Nel corso degli anni il lavoro di Elisabetta Foradori ha profondamente influenzato la viticoltura trentina, portando l’azienda a diventare un punto di riferimento per il vino naturale e per la viticoltura biodinamica in Italia. Oggi il progetto continua insieme ai figli Emilio, Theo e Myrtha, che partecipano attivamente alla gestione dell’azienda mantenendo viva la visione originaria.
La filosofia produttiva
I vigneti di Elisabetta Foradori si trovano principalmente nella Piana Rotaliana, un territorio di origine alluvionale situato tra le Dolomiti e attraversato dal fiume Noce. I suoli sono caratterizzati da una composizione ricca di ghiaie, sabbie e sedimenti calcarei, elementi che garantiscono ottimo drenaggio e una forte espressione minerale nei vini.
Il clima alpino è influenzato da forti escursioni termiche tra giorno e notte, una condizione ideale per preservare freschezza, equilibrio e complessità aromatica nelle uve. In questo contesto il Teroldego trova il suo habitat naturale, sviluppando profondità, eleganza e una straordinaria capacità di raccontare il territorio.
Accanto ai vigneti della Piana Rotaliana, l’azienda coltiva anche parcelle sulle colline di Cognola, sopra la città di Trento, dove nascono alcuni dei bianchi più interessanti della produzione.
Il terroir
La filosofia di Elisabetta Foradori si basa su un rapporto profondo con la terra e su una viticoltura che mette al centro l’equilibrio naturale dell’ecosistema agricolo. Alla fine degli anni Novanta l’azienda ha iniziato il percorso verso l’agricoltura biodinamica, ottenendo successivamente la certificazione Demeter.

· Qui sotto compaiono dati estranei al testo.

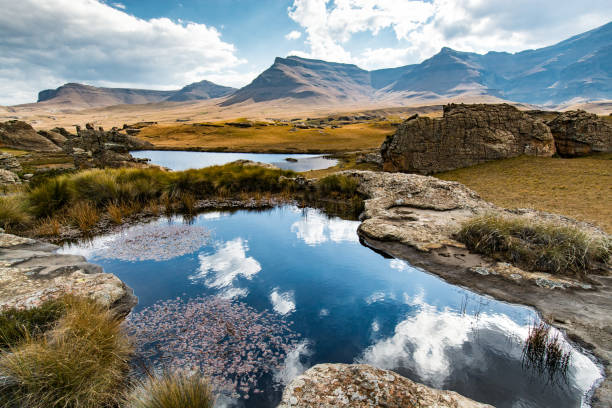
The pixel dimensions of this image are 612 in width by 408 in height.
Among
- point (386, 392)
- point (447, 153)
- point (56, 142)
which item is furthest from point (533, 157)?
point (56, 142)

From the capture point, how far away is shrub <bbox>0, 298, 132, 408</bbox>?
10.6 ft

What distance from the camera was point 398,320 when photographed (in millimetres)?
5520

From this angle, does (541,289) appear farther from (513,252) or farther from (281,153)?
(281,153)

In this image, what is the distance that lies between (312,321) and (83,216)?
939 centimetres

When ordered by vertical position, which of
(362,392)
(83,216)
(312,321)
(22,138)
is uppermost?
(22,138)

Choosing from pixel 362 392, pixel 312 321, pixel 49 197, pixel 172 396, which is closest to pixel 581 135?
pixel 312 321

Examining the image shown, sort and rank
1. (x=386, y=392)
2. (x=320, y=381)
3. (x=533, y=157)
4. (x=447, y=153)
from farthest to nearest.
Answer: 1. (x=447, y=153)
2. (x=533, y=157)
3. (x=320, y=381)
4. (x=386, y=392)

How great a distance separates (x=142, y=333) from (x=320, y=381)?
3209mm

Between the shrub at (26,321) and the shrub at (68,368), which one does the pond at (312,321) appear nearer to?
the shrub at (68,368)

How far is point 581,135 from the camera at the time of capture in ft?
57.8

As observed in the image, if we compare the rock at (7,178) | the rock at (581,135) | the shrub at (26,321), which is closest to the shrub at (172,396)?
the shrub at (26,321)

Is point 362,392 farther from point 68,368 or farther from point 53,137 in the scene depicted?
point 53,137

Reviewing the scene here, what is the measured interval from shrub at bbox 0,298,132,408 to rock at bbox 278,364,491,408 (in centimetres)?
216

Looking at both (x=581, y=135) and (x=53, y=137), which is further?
(x=53, y=137)
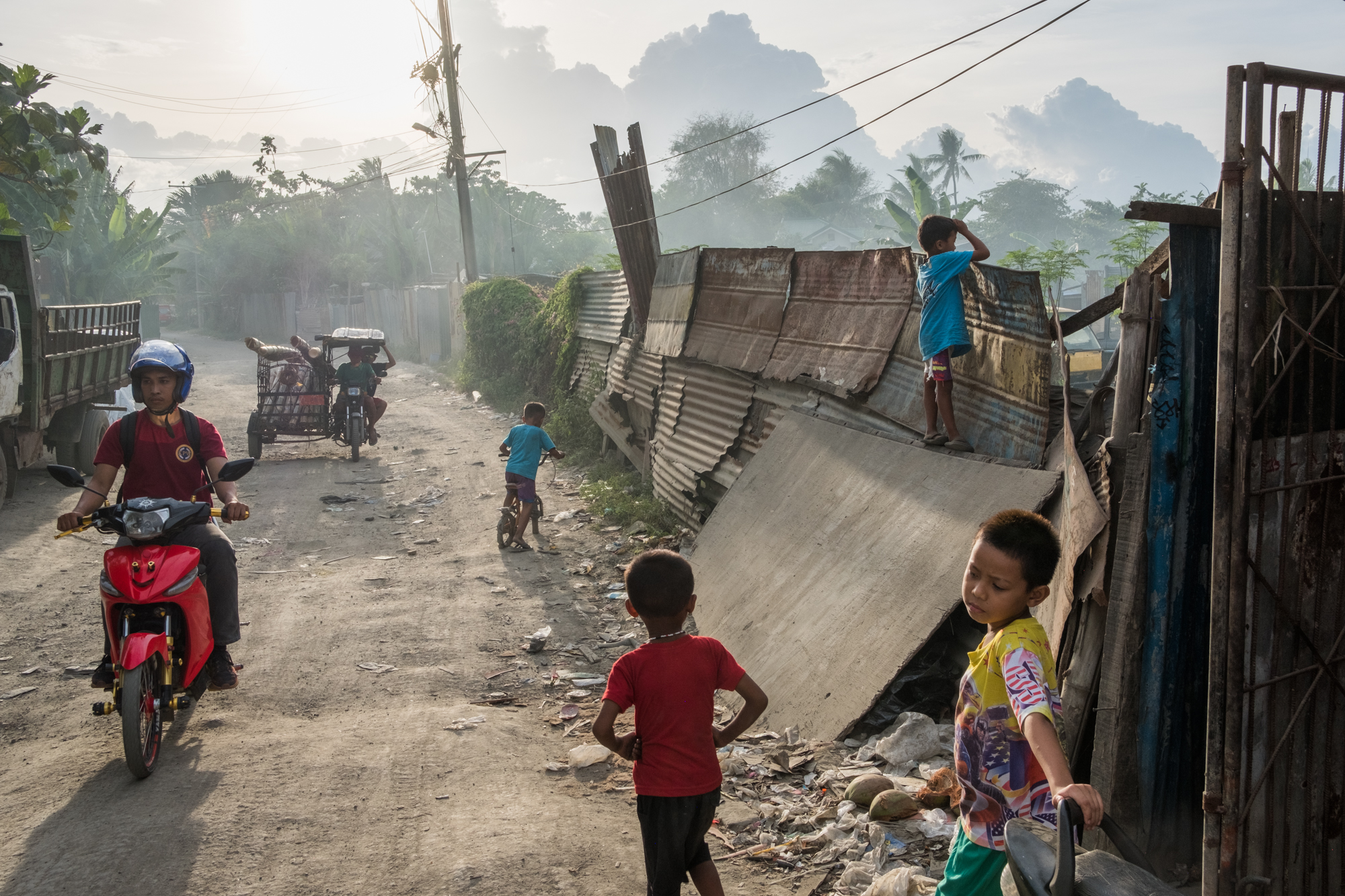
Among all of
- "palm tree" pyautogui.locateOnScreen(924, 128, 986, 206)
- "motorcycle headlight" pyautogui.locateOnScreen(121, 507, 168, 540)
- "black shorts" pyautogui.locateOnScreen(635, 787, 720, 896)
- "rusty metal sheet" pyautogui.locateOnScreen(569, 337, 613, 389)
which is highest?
"palm tree" pyautogui.locateOnScreen(924, 128, 986, 206)

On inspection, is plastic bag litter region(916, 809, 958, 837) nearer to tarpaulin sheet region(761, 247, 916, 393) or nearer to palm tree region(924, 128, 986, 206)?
tarpaulin sheet region(761, 247, 916, 393)

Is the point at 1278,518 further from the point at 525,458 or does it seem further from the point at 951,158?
the point at 951,158

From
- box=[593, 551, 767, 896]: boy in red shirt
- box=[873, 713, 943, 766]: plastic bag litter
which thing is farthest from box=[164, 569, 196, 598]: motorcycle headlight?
box=[873, 713, 943, 766]: plastic bag litter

In vigna si lavora nel massimo rispetto del suolo e della biodiversità, con pratiche agricole che favoriscono la vitalità del terreno e l’espressione autentica delle uve. Le lavorazioni sono spesso manuali e le rese sono mantenute naturalmente basse per ottenere maggiore concentrazione e qualità.
In cantina gli interventi sono ridotti al minimo. Le fermentazioni avvengono spontaneamente con lieviti indigeni e molti vini maturano in anfore di terracotta, uno strumento che Elisabetta Foradori ha contribuito a reintrodurre nel panorama enologico contemporaneo. L’obiettivo è produrre vini autentici, profondamente territoriali e capaci di esprimere con purezza l’identità delle uve.
I vini
- Granato
Nasce da vecchie vigne selezionate e affina in grandi botti di legno. È un rosso profondo, elegante e complesso, capace di unire potenza e finezza. - Teroldego Foradori. Vinificato con fermentazioni spontanee e affinamento in legno grande, esprime freschezza, frutto e grande bevibilità.
- Sgarzon Teroldego
Prodotto da una singola vigna e affinato in anfora. È un Teroldego di grande purezza, caratterizzato da note floreali, frutto rosso croccante e una struttura elegante. - Morei Teroldego
Altro cru vinificato in anfora, proveniente da terreni più ricchi e profondi. Rispetto allo Sgarzon offre maggiore intensità, struttura e profondità minerale. - Fontanasanta Nosiola
Un bianco affascinante ottenuto dal vitigno autoctono Nosiola. Fermenta e matura in anfora sulle bucce, sviluppando complessità aromatica, struttura e grande carattere territoriale. - Fontanasanta Manzoni bianco
Incrocio riesling renano e pinot bianco,fermenta e matura in vasche di cemento sviluppando una buona acidità . Vino di grande beva migliora durante l’invecchiamento - Lezèr
Un rosso leggero e dinamico ottenuto da Teroldego, nato come risposta a una vendemmia difficile. È un vino fresco, succoso e immediato, pensato per una beva agile e conviviale.